WHAT IS NEEDED: Throughout the records below, find each line holding "parts" and copy it.

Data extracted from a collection
------------------------------------------------------------
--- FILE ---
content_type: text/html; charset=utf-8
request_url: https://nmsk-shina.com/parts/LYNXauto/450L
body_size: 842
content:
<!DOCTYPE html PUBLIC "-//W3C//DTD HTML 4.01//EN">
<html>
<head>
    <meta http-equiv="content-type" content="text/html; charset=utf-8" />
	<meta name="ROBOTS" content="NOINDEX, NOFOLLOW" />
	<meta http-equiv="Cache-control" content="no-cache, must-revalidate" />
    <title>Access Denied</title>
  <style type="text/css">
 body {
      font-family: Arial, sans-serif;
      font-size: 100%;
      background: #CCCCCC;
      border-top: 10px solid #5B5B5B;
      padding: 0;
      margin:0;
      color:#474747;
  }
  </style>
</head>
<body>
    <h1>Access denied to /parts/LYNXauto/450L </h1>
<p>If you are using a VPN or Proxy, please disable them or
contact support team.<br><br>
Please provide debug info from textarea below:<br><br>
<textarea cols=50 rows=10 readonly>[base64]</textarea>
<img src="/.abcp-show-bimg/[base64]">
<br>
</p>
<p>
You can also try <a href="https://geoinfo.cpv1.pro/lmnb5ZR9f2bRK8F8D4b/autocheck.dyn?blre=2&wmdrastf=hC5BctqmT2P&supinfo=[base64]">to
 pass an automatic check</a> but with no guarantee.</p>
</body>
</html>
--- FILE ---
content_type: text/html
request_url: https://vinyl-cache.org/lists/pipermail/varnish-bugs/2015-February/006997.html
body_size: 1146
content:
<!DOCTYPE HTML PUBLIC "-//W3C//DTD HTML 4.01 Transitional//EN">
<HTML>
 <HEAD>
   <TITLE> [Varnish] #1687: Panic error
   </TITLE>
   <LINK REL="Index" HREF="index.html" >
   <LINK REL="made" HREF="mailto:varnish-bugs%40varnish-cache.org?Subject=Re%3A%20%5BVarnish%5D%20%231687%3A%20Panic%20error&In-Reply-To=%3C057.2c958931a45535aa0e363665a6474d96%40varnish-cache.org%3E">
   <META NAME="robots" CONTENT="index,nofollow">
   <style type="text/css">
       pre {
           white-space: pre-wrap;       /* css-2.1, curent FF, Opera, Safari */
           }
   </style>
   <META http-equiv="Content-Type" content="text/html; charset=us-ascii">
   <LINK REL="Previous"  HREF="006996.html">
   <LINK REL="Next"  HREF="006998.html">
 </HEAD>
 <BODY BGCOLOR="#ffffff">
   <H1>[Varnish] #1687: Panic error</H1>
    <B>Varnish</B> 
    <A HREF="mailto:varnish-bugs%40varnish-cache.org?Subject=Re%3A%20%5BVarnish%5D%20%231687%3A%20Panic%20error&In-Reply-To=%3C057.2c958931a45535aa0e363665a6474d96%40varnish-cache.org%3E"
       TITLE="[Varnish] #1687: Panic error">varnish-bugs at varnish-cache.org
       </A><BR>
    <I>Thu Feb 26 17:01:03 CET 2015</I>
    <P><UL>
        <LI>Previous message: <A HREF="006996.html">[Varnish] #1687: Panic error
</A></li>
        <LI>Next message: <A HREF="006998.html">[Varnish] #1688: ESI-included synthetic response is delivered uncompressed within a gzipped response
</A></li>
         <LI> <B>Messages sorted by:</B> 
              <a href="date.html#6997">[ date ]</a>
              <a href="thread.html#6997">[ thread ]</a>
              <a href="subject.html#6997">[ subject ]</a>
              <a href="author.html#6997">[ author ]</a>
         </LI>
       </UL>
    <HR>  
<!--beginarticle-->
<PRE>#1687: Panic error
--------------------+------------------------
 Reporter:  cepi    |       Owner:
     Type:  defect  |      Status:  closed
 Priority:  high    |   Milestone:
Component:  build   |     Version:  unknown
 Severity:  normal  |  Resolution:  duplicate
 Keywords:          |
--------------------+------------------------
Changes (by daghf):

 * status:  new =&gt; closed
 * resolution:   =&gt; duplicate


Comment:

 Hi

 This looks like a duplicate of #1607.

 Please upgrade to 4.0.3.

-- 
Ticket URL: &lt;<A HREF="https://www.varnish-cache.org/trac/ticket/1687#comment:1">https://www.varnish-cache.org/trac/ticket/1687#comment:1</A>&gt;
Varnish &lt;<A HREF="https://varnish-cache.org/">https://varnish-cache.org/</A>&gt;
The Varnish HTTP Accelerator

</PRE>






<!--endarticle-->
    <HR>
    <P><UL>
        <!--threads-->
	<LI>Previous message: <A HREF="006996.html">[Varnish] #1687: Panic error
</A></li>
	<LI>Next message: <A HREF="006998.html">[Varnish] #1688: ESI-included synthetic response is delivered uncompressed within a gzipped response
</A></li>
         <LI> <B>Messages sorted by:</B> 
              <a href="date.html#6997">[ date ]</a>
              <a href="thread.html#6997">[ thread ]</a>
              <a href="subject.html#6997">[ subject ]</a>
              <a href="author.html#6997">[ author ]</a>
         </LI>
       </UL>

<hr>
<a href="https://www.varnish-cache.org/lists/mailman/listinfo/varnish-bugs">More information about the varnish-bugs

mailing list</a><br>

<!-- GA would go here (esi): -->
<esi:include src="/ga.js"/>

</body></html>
------------------------------------------------------------
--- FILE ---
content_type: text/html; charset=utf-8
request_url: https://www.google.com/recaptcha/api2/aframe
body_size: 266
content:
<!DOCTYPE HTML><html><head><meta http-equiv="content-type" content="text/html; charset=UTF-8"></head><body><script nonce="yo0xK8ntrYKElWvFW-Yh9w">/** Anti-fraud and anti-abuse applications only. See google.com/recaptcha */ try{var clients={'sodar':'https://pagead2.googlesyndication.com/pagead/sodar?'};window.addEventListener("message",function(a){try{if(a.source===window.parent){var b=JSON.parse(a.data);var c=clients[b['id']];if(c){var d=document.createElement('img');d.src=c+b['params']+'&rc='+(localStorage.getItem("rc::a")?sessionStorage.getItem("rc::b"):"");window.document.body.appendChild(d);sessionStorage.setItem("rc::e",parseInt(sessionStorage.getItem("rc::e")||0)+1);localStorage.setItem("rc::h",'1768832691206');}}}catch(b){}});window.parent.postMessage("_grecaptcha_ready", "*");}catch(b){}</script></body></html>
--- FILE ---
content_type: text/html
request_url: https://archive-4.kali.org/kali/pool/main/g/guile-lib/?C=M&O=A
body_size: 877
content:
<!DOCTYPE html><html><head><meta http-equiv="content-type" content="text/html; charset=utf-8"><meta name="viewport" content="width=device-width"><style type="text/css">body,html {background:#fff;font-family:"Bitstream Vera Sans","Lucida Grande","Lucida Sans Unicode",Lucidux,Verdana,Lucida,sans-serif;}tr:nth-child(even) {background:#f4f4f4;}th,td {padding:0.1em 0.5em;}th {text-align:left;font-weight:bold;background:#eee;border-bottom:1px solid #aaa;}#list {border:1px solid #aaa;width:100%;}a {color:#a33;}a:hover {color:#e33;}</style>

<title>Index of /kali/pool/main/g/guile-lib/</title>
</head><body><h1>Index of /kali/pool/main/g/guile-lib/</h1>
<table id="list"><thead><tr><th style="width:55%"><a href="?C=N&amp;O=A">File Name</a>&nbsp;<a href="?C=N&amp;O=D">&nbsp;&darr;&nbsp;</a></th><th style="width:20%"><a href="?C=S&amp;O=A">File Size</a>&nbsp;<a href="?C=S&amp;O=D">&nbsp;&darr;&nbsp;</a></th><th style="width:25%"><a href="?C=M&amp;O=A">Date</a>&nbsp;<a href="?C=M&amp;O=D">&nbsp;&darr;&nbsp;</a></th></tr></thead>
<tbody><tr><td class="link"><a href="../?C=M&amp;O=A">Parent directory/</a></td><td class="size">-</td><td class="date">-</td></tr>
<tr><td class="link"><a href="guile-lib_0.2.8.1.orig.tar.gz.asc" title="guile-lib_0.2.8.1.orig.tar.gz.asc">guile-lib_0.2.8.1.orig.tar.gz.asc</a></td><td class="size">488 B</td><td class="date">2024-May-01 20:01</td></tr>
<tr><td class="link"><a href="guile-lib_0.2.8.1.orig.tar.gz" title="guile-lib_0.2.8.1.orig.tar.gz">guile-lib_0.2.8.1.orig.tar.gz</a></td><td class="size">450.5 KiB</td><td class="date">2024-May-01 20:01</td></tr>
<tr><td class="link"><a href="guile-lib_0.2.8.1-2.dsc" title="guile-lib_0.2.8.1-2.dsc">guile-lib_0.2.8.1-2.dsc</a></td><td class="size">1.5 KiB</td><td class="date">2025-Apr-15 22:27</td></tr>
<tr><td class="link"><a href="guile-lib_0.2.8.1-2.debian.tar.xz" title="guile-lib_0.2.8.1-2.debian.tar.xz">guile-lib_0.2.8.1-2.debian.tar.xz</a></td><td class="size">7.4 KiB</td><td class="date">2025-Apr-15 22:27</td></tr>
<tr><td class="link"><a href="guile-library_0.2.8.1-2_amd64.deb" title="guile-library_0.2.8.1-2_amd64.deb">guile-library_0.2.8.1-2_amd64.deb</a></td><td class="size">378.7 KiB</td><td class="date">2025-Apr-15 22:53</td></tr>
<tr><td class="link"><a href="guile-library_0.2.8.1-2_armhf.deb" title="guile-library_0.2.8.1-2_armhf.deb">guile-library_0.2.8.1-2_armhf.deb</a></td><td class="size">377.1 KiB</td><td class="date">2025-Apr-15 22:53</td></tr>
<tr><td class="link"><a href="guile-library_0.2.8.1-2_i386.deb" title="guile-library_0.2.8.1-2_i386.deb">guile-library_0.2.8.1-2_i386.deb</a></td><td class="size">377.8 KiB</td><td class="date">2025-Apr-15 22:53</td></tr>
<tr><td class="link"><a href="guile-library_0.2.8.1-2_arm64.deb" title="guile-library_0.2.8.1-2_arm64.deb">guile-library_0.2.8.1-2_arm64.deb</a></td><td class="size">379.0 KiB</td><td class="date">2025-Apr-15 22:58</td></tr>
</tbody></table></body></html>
------------------------------------------------------------
SOLUTION TO THIS EXERCISE:
request_url: https://nmsk-shina.com/parts/LYNXauto/450L
    <h1>Access denied to /parts/LYNXauto/450L </h1>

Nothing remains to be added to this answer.